A disorder that is characterised by a serious decline in mental faculties, particularly in the loss of memory, as well as impairment of at least one other cognitive function. This group of disorders may impair what we know or even who we are. There are a number of different dementias, but the commonest division is into cortical dementias and sub-cortical dementias:
• cortical dementias – as well as memory impairment, sufferers may also experience aphasia , personality changes such as impulsiveness, and progressive deterioration of a number of other faculties. Alzheimer’s disease is the best known of the cortical dementias
• sub-cortical dementias – memory impairment here is experienced as an inability to retrieve information from long-term storage. Aphasia is not present, but personality deterioration is. An example is Huntington’s disease – a degeneration of cognition, emotion and movement. This has a dramatic effect on personality, and leads to depression, instability and anxiety.
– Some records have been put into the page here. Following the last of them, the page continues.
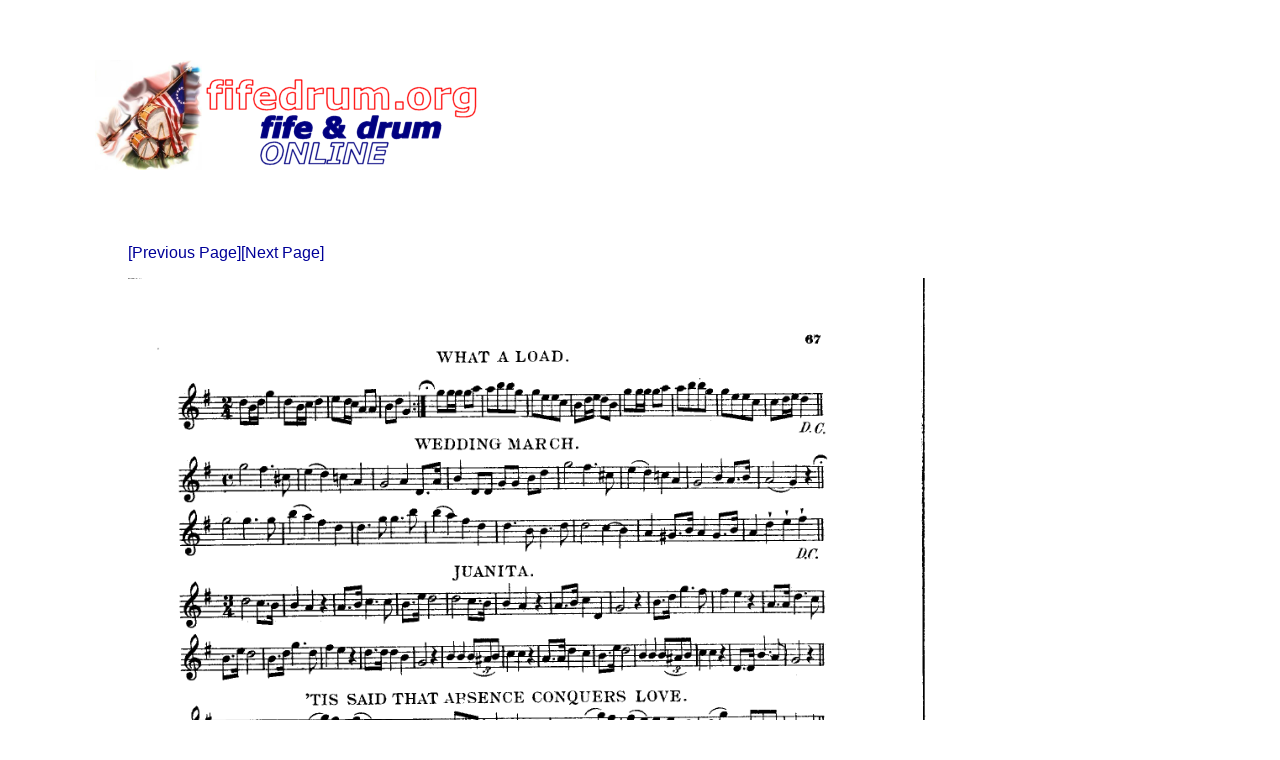

--- FILE ---
content_type: text/html
request_url: https://fifedrum.org/resources/music/tutor/67.shtml
body_size: 1372
content:
<!DOCTYPE HTML PUBLIC "-//W3C//DTD HTML 3.2//EN">
<HTML>
<HEAD>
   <TITLE>Fife &amp; Drum Online</TITLE>
   <META NAME="Author" CONTENT="Ken Barlow">
   <META NAME="GENERATOR" CONTENT="elvis">
   <META NAME="Description" CONTENT="copyright 2001, Ken Barlow">
   <META NAME="KeyWords" CONTENT="drum, fife, fife & drum, volunteer, rudiment, rudimental, pictures, drums, fifes, marching, performance, corps">
<link REL="STYLESHEET" HREF="/styles.css" TYPE="text/css">
</HEAD>
<BODY TEXT="#000000" BGCOLOR="#FFFFFF" LINK="#0000EE" VLINK="#551A8B" ALINK="#FF0000" >

<BLOCKQUOTE><BLOCKQUOTE>

<table>
<TR>
<TD>
<script data-ad-client="ca-pub-6084421702478578" async src="https://pagead2.googlesyndication.com/pagead/js/adsbygoogle.js"></script>

</TD>
<TD>
<A HREF="http://fifedrum.org"><img SRC="/images/intro.jpg" height="110"></A><img SRC="/images/fdologo.gif" HEIGHT="100">
</TD>
<TD>
<table border="0" cellspacing="3" cellpadding="1">
<tr valign=top><td width="200" align=center>
<td width=200><font face="Verdana, Arial, Helvetica, sans-serif" size="2">
<script async src="//pagead2.googlesyndication.com/pagead/js/adsbygoogle.js"></script>
<!-- UpperRight -->
<ins class="adsbygoogle"
     style="display:inline-block;width:200px;height:200px"
     data-ad-client="ca-pub-6084421702478578"
     data-ad-slot="9878710750"></ins>
<script>
(adsbygoogle = window.adsbygoogle || []).push({});
</script>
</td>
</tr>
</table>

</TD>
</TR>
</table>
<table>
<TR>
<TD>
</TD></TR>
</table>

<BLOCKQUOTE>

<A HREF="66.shtml">[Previous Page]</A><A HREF="68.shtml">[Next Page]</A><BR>
<P><A HREF="./67.gif"><IMG SRC="./67.gif" WIDTH=800></A></P>
<A HREF="66.shtml">[Previous Page]</A><A HREF="68.shtml">[Next Page]</A><BR>
<P><A HREF="/resources/music/tutor"><IMG SRC="/images/blleftarrow.gif" ALT="Left Arrow">Return to Complete Fife Tutor </A> Index Page</P>
<br>
<br>
<script async src="//pagead2.googlesyndication.com/pagead/js/adsbygoogle.js"></script>
<!-- bottom_row -->
<ins class="adsbygoogle"
     style="display:inline-block;width:728px;height:90px"
     data-ad-client="ca-pub-6084421702478578"
     data-ad-slot="3733028283"></ins>
<script>
(adsbygoogle = window.adsbygoogle || []).push({});
</script>
<table cellspacing="0" cellpadding="0">
  <tr>
    <td colspan="9" bgcolor="#004080" height="10"><img src="/images/pixel.gif" height="1" width="1"></td>
  </tr>
  <tr>
    <td bgcolor="#004080" width="10"><img src="/images/pixel.gif" height="1" width="1"></td>
    <td width="10"><img src="/images/pixel.gif" height="1" width="1"></td>
    <td align="center"><a HREF="http://www.fifedrum.org/drums/">[Drum Resources]</a></td>
    <td width="10"><img src="/images/pixel.gif" height="1" width="1"></td>
    <td align="center"><a HREF="http://www.fifedrum.org/schedule.shtml">[Marching Schedules]</a></td>
    <td width="10"><img src="/images/pixel.gif" height="1" width="1"></td>
    <td align="center"><a HREF="http://www.fifedrum.org/whatcanwedoforyou.shtml">[Account Info]</a></td>
    <td width="10"><img src="/images/pixel.gif" height="1" width="1"></td>
    <td bgcolor="#004080" width="10"><img src="/images/pixel.gif" height="1" width="1"></td>
  </tr>
  <tr>
    <td bgcolor="#004080" width="10"><img src="/images/pixel.gif" height="1" width="1"></td>
    <td width="10"><img src="/images/pixel.gif" height="1" width="1"></td>
    <td align="center"><a HREF="http://www.fifedrum.org/resources">[Music Resources]</a></td>
    <td width="10"><img src="/images/pixel.gif" height="1" width="1"></td>
    <td align="center"><a HREF="http://www.fifedrum.org/fifedrum">[Fifedrum Mailing List]</a></td>
    <td width="10"><img src="/images/pixel.gif" height="1" width="1"></td>
    <td align="center"><a HREF="http://www.fifedrum.org/">[Home Page]</a></td>
    <td width="10"><img src="/images/pixel.gif" height="1" width="1"></td>
    <td bgcolor="#004080" width="10"><img src="/images/pixel.gif" height="1" width="1"></td>
  </tr>
  <tr>
    <td bgcolor="#004080" width="10"><img src="/images/pixel.gif" height="1" width="1"></td>
    <td width="10"><img src="/images/pixel.gif" height="1" width="1"></td>
    <td align="center"><a HREF="http://www.fifedrum.org/fifes">[Fife Resources]</td>
    <td width="10"><img src="/images/pixel.gif" height="1" width="1"></td>
    <td align="center"><a HREF="http://www.fifedrum.org/search">[Search Page]</a></td>
    <td width="10"><img src="/images/pixel.gif" height="1" width="1"></td>
    <td align="center"><a href="https://fifedrum.org/roundcube/index.php">[Web Mail]</td>
    <td width="10"><img src="/images/pixel.gif" height="1" width="1"></td>
    <td bgcolor="#004080" width="10"><img src="/images/pixel.gif" height="1" width="1"></td>
  </tr>
  <tr>
    <td colspan="9" bgcolor="#004080" height="10"><img src="/images/pixel.gif" height="1" width="1"></td>
  </tr>
</table>
</BLOCKQUOTE>
<div style="display:none;">
<FONT size=1 color="#FFFFFF">do not deliver email to <A HREF="mailto:catchme@roc2.bluetie.com">catchme@roc2.bluetie.com</A></FONT>
</div>
</body>
</html>



--- FILE ---
content_type: text/html; charset=utf-8
request_url: https://www.google.com/recaptcha/api2/aframe
body_size: 268
content:
<!DOCTYPE HTML><html><head><meta http-equiv="content-type" content="text/html; charset=UTF-8"></head><body><script nonce="8i3-HDQ8VS61KMor_YoNHw">/** Anti-fraud and anti-abuse applications only. See google.com/recaptcha */ try{var clients={'sodar':'https://pagead2.googlesyndication.com/pagead/sodar?'};window.addEventListener("message",function(a){try{if(a.source===window.parent){var b=JSON.parse(a.data);var c=clients[b['id']];if(c){var d=document.createElement('img');d.src=c+b['params']+'&rc='+(localStorage.getItem("rc::a")?sessionStorage.getItem("rc::b"):"");window.document.body.appendChild(d);sessionStorage.setItem("rc::e",parseInt(sessionStorage.getItem("rc::e")||0)+1);localStorage.setItem("rc::h",'1769037683944');}}}catch(b){}});window.parent.postMessage("_grecaptcha_ready", "*");}catch(b){}</script></body></html>

--- FILE ---
content_type: text/css
request_url: https://fifedrum.org/styles.css
body_size: 211
content:
BODY	{
	font-family: Verdana,sans-serif;
	font-size: 12pt:
	color: #FFFFFF;
	}
TD	{
	font-family: Verdana,sans-serif;
	font-size: 12pt;
	color: #0000BB;
	}
I	{
	font-family: Verdana,sans-serif;
	font-size: 12pt;
	font-style: italic;
        color: #0000BB;
	}
a:link 	{
	font-family: Verdana,sans-serif;
	text-decoration: none;
	font-weight: medium;
	color: #000099;
	}

a:visited	
	{
	font-family: Verdana,sans-serif;
	text-decoration: none;
	font-weight: medium;
	color: #663399;
	}

a:hover
	{
	font-family: Verdana,sans-serif;
	text-decoration: underline;
	color: #ff0000;
	}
Other dementias have been associated with HIV and AIDS, meningitis, drug abuse and advanced cases of syphilis. Treatment for the dementias is tricky because they affect so many different areas of the brain and involve so many different neurochemicals. Diagnosis involves taking a complete history of the patient (for example checking for alcohol abuse or a family history of Alzheimer’s disease); checking for specific cognitive impairments; and using brain imaging techniques to look for obvious physical causes such as brain lesions. The main type of treatment for dementias is drug treatments, which focus on the neurotransmitters that seem central to the action of the dementia concerned. Recent research has attempted to develop chemicals that will stimulate the development of neural pathways to replace those that have been destroyed.